■ SOURCE EXTRACT:
PyVO and the end User
Notes
Participants: 67
Presenter / Chair: Tess Jaffe / Tom Donaldson
Slides: https://wiki.ivoa.net/internal/IVOA/InterOpMay2020Apps/ivoa_202005_session.pdf
NAVO's experience from running 4 AAS workshops.
- Background:
- 2017 - started Python workshops at AAS for NAVO (HEASARC, IRSA, MAST, NED) archives
- Picked up PyVO in summer 2019, wanted archive agnostic queries, unlike astroquery
- Goals:
- PyVO already powerful, needs to be easier to use
PyVO workflow, as used in the AAS tutorials:
Step 1: search the registry -- because archive-agnostic.
Step 2: more info from each potential service
Step 3: access the data
There are details to this users should not have to worry about, how do we simplify the process?
Reminders for users/class participants:
- Each archive has its own back end (and validation issues)
- Each archive has its own downtime
- These are living archives: results may vary day to day as underlying data changes
Developed notebooks: http://github.com/NASA-NAVO/navo-workshop
- Quick reference for notebooks: http://nasa-navo.github.io/navo-workshop/QuickReference.html
- Walkthrough registry search, then cone, image, spectral, table searches.
- In complex queries, end up with some tension between using programmatic access and astropy pretty-printing results.
- Other notebooks (add yours)!
- CDS: https:/github.com/cds-astro/tutorials/blob/master/Notebooks simple, CDS specific
- GAVO: [WHERE?] for advanced users
Questions from Tess:
- How do we make the registry search better?
- Better metadata in general
- (James Dempsey: Advice for archive maintainers?)
- Tess: Standardize "publisher", etc within an archive
- Tom McGlynn: instrument/facility keywords have been largely unused across the IVOA. Would help with mission-based filtering
- Tim Jenness & Tom: filtering on registry; the unique keys aren't the human-readable ones; short names and titles may not be as unique in response as users expect
- Do we teach sync or async? Better async wrapper in PyVO? Advanced?
- David Shupe: verbose mode for async? We have a wrapper, but it hides useful links for debugging.

■ PROVIDED DATA:
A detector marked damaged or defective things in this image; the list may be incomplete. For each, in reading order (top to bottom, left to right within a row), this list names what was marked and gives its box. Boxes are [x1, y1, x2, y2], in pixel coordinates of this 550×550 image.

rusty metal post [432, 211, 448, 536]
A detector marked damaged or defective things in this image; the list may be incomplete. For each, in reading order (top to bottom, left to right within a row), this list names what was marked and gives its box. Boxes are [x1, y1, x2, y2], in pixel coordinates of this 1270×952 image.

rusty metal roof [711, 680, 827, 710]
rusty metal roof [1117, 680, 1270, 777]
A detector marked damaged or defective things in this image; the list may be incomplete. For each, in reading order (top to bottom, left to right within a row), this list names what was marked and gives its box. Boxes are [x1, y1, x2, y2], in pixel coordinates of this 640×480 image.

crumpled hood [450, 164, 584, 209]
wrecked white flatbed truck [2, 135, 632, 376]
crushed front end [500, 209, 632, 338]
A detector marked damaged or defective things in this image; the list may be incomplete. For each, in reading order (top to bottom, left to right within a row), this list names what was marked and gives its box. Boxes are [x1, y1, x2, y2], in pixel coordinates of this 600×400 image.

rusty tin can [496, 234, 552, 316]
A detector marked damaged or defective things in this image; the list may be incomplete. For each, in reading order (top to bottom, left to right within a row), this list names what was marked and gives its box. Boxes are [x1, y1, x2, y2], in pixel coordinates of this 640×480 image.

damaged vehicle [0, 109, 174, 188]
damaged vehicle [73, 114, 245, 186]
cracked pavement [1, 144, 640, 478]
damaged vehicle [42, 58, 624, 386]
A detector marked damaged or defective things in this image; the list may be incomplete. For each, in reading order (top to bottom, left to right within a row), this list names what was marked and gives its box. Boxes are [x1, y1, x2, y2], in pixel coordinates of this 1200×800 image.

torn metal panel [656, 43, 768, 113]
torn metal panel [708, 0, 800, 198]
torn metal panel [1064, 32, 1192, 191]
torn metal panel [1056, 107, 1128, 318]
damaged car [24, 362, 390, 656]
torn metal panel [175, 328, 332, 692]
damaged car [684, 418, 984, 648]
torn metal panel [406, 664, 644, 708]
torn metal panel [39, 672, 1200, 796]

■ PROBLEMS TO SOLVE:
a) In the PyVO notes, translate the line "These are living archives: results may vary day to day as underlying data changes" into Spanish.
b) Quote the records word for word, starting at their first line and ending at the line containing "rusty metal post [432, 211, 448, 536]", with both of those lines included.

■ FULL SOLUTIONS:
a) Estos son archivos vivos: los resultados pueden variar de un día para otro a medida que cambian los datos subyacentes.

b)
A detector marked damaged or defective things in this image; the list may be incomplete. For each, in reading order (top to bottom, left to right within a row), this list names what was marked and gives its box. Boxes are [x1, y1, x2, y2], in pixel coordinates of this 550×550 image.

rusty metal post [432, 211, 448, 536]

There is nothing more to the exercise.